◆ PROVIDED RECORDS

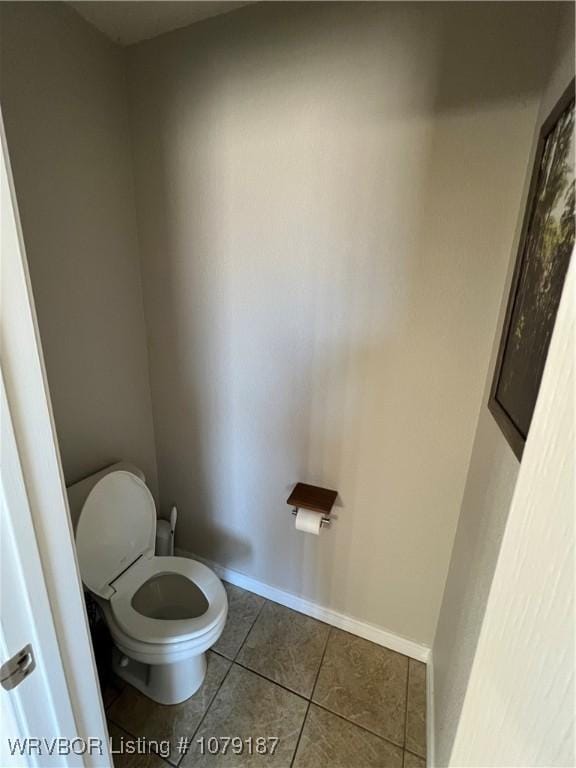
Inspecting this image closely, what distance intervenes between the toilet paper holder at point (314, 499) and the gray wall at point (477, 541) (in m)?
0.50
--
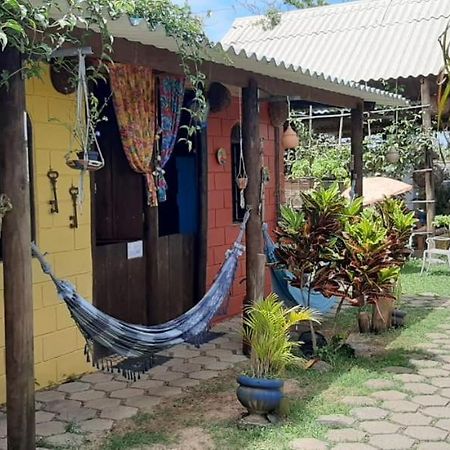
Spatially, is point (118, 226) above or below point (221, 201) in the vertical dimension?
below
* * *
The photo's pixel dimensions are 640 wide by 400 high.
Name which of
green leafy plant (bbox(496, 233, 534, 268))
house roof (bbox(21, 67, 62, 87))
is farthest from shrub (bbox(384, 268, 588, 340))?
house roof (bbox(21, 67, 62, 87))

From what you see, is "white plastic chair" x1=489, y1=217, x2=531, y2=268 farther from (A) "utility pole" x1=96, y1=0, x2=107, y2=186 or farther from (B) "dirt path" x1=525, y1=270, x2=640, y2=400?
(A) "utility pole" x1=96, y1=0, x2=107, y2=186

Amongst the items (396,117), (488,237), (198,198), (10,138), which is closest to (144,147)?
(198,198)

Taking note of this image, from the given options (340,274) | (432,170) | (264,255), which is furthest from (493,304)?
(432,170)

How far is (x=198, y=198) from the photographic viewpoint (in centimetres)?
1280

◆ YOUR TASK
Report how many lines in the records above contain the string "this". Case counts. Give only the number.

◆ THE RESULT
2